ところが無線LANについては,ベンチャーが少なく大手が多い日本の企業は,米国などのベンチャー企業に比べて担当人員が少ないという皮肉な結果になっている。標準化の席上で,「あーだ,こーだ」と立派な理屈を並べて議論していても,しょせん装置が目の前に置かれデモンストレーションで動作が確認されれば,その装置を展示したメーカーの意見が通るものである。ベンチャー企業は提案する規格しか取りえがないが,大企業はほかにも逃げ道があるし企業内部でも対立意見を抱えていることが多く,動きが鈍いようである。

 携帯電話は全国や全世界で展開するインフラ技術であり,需要を予想でき,販売戦略を立てやすい。これに対し,無線LANの市場は需要が予想しにくい。
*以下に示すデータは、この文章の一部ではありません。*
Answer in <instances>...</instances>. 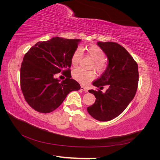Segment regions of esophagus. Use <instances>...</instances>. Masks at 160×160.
<instances>
[{
    "instance_id": "1",
    "label": "esophagus",
    "mask_w": 160,
    "mask_h": 160,
    "mask_svg": "<svg viewBox=\"0 0 160 160\" xmlns=\"http://www.w3.org/2000/svg\"><path fill=\"white\" fill-rule=\"evenodd\" d=\"M81 91H85V92H88V89L85 88V87L83 86H81V89H80Z\"/></svg>"
}]
</instances>
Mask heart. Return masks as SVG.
Returning <instances> with one entry per match:
<instances>
[{
    "mask_svg": "<svg viewBox=\"0 0 160 160\" xmlns=\"http://www.w3.org/2000/svg\"><path fill=\"white\" fill-rule=\"evenodd\" d=\"M87 51H88V55L94 61L93 65L94 69L99 72L102 71L105 67L104 62L105 55L104 51L96 45H90L88 47ZM81 57L82 50L80 48H78V49H77L74 51L73 54H72L71 57V65L72 66H76L78 65ZM72 75L77 81L83 85L88 84L89 82L93 80L95 77V74L93 71H86L81 68H77L75 69L72 71Z\"/></svg>",
    "mask_w": 160,
    "mask_h": 160,
    "instance_id": "b5f03b06",
    "label": "heart"
}]
</instances>
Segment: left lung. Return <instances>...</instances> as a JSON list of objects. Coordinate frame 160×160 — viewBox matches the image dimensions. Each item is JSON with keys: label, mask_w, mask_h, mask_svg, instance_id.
<instances>
[{"label": "left lung", "mask_w": 160, "mask_h": 160, "mask_svg": "<svg viewBox=\"0 0 160 160\" xmlns=\"http://www.w3.org/2000/svg\"><path fill=\"white\" fill-rule=\"evenodd\" d=\"M98 45L107 56L108 63L93 85L101 88L108 85L109 88L105 93L99 89L89 91L96 100L88 111L94 119L108 122L119 116L134 98L139 81L138 66L128 51L118 43L99 41Z\"/></svg>", "instance_id": "left-lung-1"}]
</instances>
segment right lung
I'll return each instance as SVG.
<instances>
[{
  "label": "right lung",
  "instance_id": "add662e5",
  "mask_svg": "<svg viewBox=\"0 0 160 160\" xmlns=\"http://www.w3.org/2000/svg\"><path fill=\"white\" fill-rule=\"evenodd\" d=\"M81 39H67L59 37L38 42L24 56L20 78L22 94L28 104L40 113L56 109L70 92L81 86L71 79L69 68L71 57ZM62 72L67 78H56Z\"/></svg>",
  "mask_w": 160,
  "mask_h": 160
}]
</instances>
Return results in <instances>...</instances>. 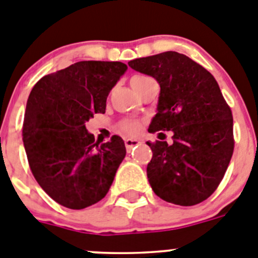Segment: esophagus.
<instances>
[{
    "instance_id": "obj_1",
    "label": "esophagus",
    "mask_w": 258,
    "mask_h": 258,
    "mask_svg": "<svg viewBox=\"0 0 258 258\" xmlns=\"http://www.w3.org/2000/svg\"><path fill=\"white\" fill-rule=\"evenodd\" d=\"M139 144H140V141H139L138 139H126V140H124V145H126L127 152H131L132 148L138 146Z\"/></svg>"
}]
</instances>
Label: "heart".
<instances>
[{
	"instance_id": "obj_1",
	"label": "heart",
	"mask_w": 258,
	"mask_h": 258,
	"mask_svg": "<svg viewBox=\"0 0 258 258\" xmlns=\"http://www.w3.org/2000/svg\"><path fill=\"white\" fill-rule=\"evenodd\" d=\"M145 80H148V77H145V76H135V77L131 78V85H138V83L143 82ZM141 126H143L141 120L127 118V119L120 120L119 130L126 135H135L140 131Z\"/></svg>"
}]
</instances>
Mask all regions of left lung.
I'll return each instance as SVG.
<instances>
[{"label":"left lung","mask_w":258,"mask_h":258,"mask_svg":"<svg viewBox=\"0 0 258 258\" xmlns=\"http://www.w3.org/2000/svg\"><path fill=\"white\" fill-rule=\"evenodd\" d=\"M128 66L161 86L150 134L172 131V144L146 143L153 152L146 167L153 191L178 206L206 201L224 178L234 152L233 114L219 85L207 69L175 51Z\"/></svg>","instance_id":"1"}]
</instances>
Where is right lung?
<instances>
[{
	"label": "right lung",
	"instance_id": "right-lung-1",
	"mask_svg": "<svg viewBox=\"0 0 258 258\" xmlns=\"http://www.w3.org/2000/svg\"><path fill=\"white\" fill-rule=\"evenodd\" d=\"M126 69L120 61H78L41 78L28 97V163L39 186L64 207L83 210L101 201L126 157L119 136L100 144L86 128L94 114L105 113L106 97Z\"/></svg>",
	"mask_w": 258,
	"mask_h": 258
}]
</instances>
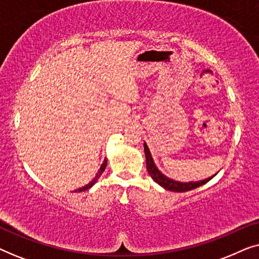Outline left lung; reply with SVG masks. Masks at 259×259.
<instances>
[{"label": "left lung", "mask_w": 259, "mask_h": 259, "mask_svg": "<svg viewBox=\"0 0 259 259\" xmlns=\"http://www.w3.org/2000/svg\"><path fill=\"white\" fill-rule=\"evenodd\" d=\"M144 150H145V155H146V167H147L148 175L151 176V178L153 179L155 183L164 187L165 190L173 191V192H186V191L194 190V189H197V187L204 185V184H206L208 180H211L215 176L214 175L207 179L200 180V182H190V183L176 182V180L169 179L166 176L162 175V173L157 168L153 159H152L151 152H150V150H148L146 143L144 144Z\"/></svg>", "instance_id": "8db88e82"}]
</instances>
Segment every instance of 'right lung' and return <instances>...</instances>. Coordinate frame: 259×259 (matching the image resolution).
<instances>
[{
  "instance_id": "1",
  "label": "right lung",
  "mask_w": 259,
  "mask_h": 259,
  "mask_svg": "<svg viewBox=\"0 0 259 259\" xmlns=\"http://www.w3.org/2000/svg\"><path fill=\"white\" fill-rule=\"evenodd\" d=\"M106 166H107V160H104V162H102V165H101V167H100V169H99V172H98V175H97V177H95V178L92 180V182L90 183V184H87L86 186H83V187H80L79 190H75V192L76 191H86V190H88V189H91L92 186L94 185L95 183H97V180L99 179V177H100L101 175H102V172L105 171V168H106Z\"/></svg>"
}]
</instances>
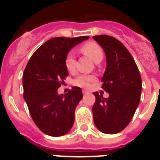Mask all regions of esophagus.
<instances>
[{
  "mask_svg": "<svg viewBox=\"0 0 160 160\" xmlns=\"http://www.w3.org/2000/svg\"><path fill=\"white\" fill-rule=\"evenodd\" d=\"M88 91H87V90H82V94H88Z\"/></svg>",
  "mask_w": 160,
  "mask_h": 160,
  "instance_id": "34e87169",
  "label": "esophagus"
}]
</instances>
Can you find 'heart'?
<instances>
[{
	"instance_id": "heart-1",
	"label": "heart",
	"mask_w": 160,
	"mask_h": 160,
	"mask_svg": "<svg viewBox=\"0 0 160 160\" xmlns=\"http://www.w3.org/2000/svg\"><path fill=\"white\" fill-rule=\"evenodd\" d=\"M81 50L83 53L88 56L93 62H95L98 59L102 58V50L98 44L94 42H88V43L85 44L84 46H82ZM65 64L66 67L68 70L72 71L74 70L75 67V57L73 53L70 52L67 54L65 61ZM94 80V76L91 75H79L75 78L73 81L74 85L78 87H87L89 85V82H93Z\"/></svg>"
}]
</instances>
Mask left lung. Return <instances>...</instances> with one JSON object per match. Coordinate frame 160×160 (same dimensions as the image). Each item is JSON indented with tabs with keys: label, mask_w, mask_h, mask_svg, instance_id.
<instances>
[{
	"label": "left lung",
	"mask_w": 160,
	"mask_h": 160,
	"mask_svg": "<svg viewBox=\"0 0 160 160\" xmlns=\"http://www.w3.org/2000/svg\"><path fill=\"white\" fill-rule=\"evenodd\" d=\"M106 54L107 67L102 87L109 94L105 98L98 92L92 107L94 122L101 132L114 135L122 131L132 119L140 101L142 79L128 49L108 35L93 37Z\"/></svg>",
	"instance_id": "left-lung-1"
}]
</instances>
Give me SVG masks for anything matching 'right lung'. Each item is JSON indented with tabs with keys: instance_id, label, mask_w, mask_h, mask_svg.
Returning a JSON list of instances; mask_svg holds the SVG:
<instances>
[{
	"instance_id": "add662e5",
	"label": "right lung",
	"mask_w": 160,
	"mask_h": 160,
	"mask_svg": "<svg viewBox=\"0 0 160 160\" xmlns=\"http://www.w3.org/2000/svg\"><path fill=\"white\" fill-rule=\"evenodd\" d=\"M87 39L51 38L34 52L25 69L24 99L37 127L49 136H62L73 125L75 109L82 98L81 88L72 87L65 95L58 94V89L69 74L65 64L68 53Z\"/></svg>"
}]
</instances>
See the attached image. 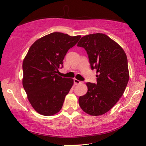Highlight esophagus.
<instances>
[{
    "mask_svg": "<svg viewBox=\"0 0 146 146\" xmlns=\"http://www.w3.org/2000/svg\"><path fill=\"white\" fill-rule=\"evenodd\" d=\"M74 83H75V85H77V84H82V82L81 81L77 80V79H74Z\"/></svg>",
    "mask_w": 146,
    "mask_h": 146,
    "instance_id": "1",
    "label": "esophagus"
}]
</instances>
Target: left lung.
Returning a JSON list of instances; mask_svg holds the SVG:
<instances>
[{
  "label": "left lung",
  "mask_w": 146,
  "mask_h": 146,
  "mask_svg": "<svg viewBox=\"0 0 146 146\" xmlns=\"http://www.w3.org/2000/svg\"><path fill=\"white\" fill-rule=\"evenodd\" d=\"M77 46L86 49L91 69L97 74V84H86L88 91L79 97V106L91 116L102 115L117 104L126 88L129 78L126 54L103 33L84 36Z\"/></svg>",
  "instance_id": "8db88e82"
}]
</instances>
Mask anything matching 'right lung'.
<instances>
[{
  "label": "right lung",
  "mask_w": 146,
  "mask_h": 146,
  "mask_svg": "<svg viewBox=\"0 0 146 146\" xmlns=\"http://www.w3.org/2000/svg\"><path fill=\"white\" fill-rule=\"evenodd\" d=\"M80 37L54 32L29 48L23 62V85L29 103L39 114L51 116L62 109L73 79L59 76L58 69L68 51Z\"/></svg>",
  "instance_id": "right-lung-1"
}]
</instances>
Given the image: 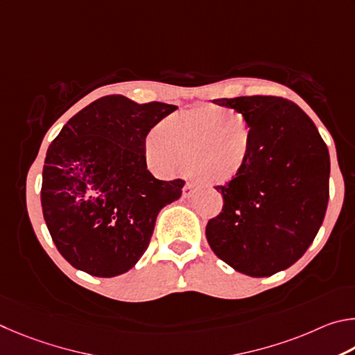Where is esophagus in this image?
Returning a JSON list of instances; mask_svg holds the SVG:
<instances>
[{
  "label": "esophagus",
  "instance_id": "obj_1",
  "mask_svg": "<svg viewBox=\"0 0 355 355\" xmlns=\"http://www.w3.org/2000/svg\"><path fill=\"white\" fill-rule=\"evenodd\" d=\"M193 190H195V185L187 182V184L184 185V189H182V196L184 198H190L191 195H193Z\"/></svg>",
  "mask_w": 355,
  "mask_h": 355
}]
</instances>
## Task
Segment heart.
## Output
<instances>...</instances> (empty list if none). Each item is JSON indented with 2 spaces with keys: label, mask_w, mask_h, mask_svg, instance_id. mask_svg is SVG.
Wrapping results in <instances>:
<instances>
[{
  "label": "heart",
  "mask_w": 355,
  "mask_h": 355,
  "mask_svg": "<svg viewBox=\"0 0 355 355\" xmlns=\"http://www.w3.org/2000/svg\"><path fill=\"white\" fill-rule=\"evenodd\" d=\"M221 114L227 116L219 120ZM252 145L243 116L216 107H200L168 116L146 143L148 159L173 174L187 164L202 184H223L243 170Z\"/></svg>",
  "instance_id": "b5f03b06"
}]
</instances>
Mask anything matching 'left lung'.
Instances as JSON below:
<instances>
[{
	"label": "left lung",
	"mask_w": 355,
	"mask_h": 355,
	"mask_svg": "<svg viewBox=\"0 0 355 355\" xmlns=\"http://www.w3.org/2000/svg\"><path fill=\"white\" fill-rule=\"evenodd\" d=\"M250 123L252 145L237 176L215 187L223 210L206 226L212 251L235 271L268 277L312 245L329 201L331 159L315 123L276 96L214 99Z\"/></svg>",
	"instance_id": "left-lung-1"
}]
</instances>
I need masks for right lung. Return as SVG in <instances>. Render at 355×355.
Segmentation results:
<instances>
[{"instance_id": "obj_1", "label": "right lung", "mask_w": 355, "mask_h": 355, "mask_svg": "<svg viewBox=\"0 0 355 355\" xmlns=\"http://www.w3.org/2000/svg\"><path fill=\"white\" fill-rule=\"evenodd\" d=\"M178 107L103 96L79 110L49 145L42 209L68 263L96 277L129 271L146 251L155 220L182 195L184 181H159L145 139Z\"/></svg>"}]
</instances>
 ワイヤレス通信は,公共的インフラ技術のはずだと学習した大企業の通信部門にとっては,あまり得意な分野とはいえないかもしれない。しかし前述のように,無線LANをコンシューマ向けの通信ととらえ家電であると割り切っていれば,大企業も異なる戦略を採ることができただろう。日本のワイヤレス業界が携帯電話に強く依存し,無線LANを苦手とするのは,このような技術の標準化プロセスの違いと,ワイヤレス通信のとらえ方の違いに起因するのかもしれない。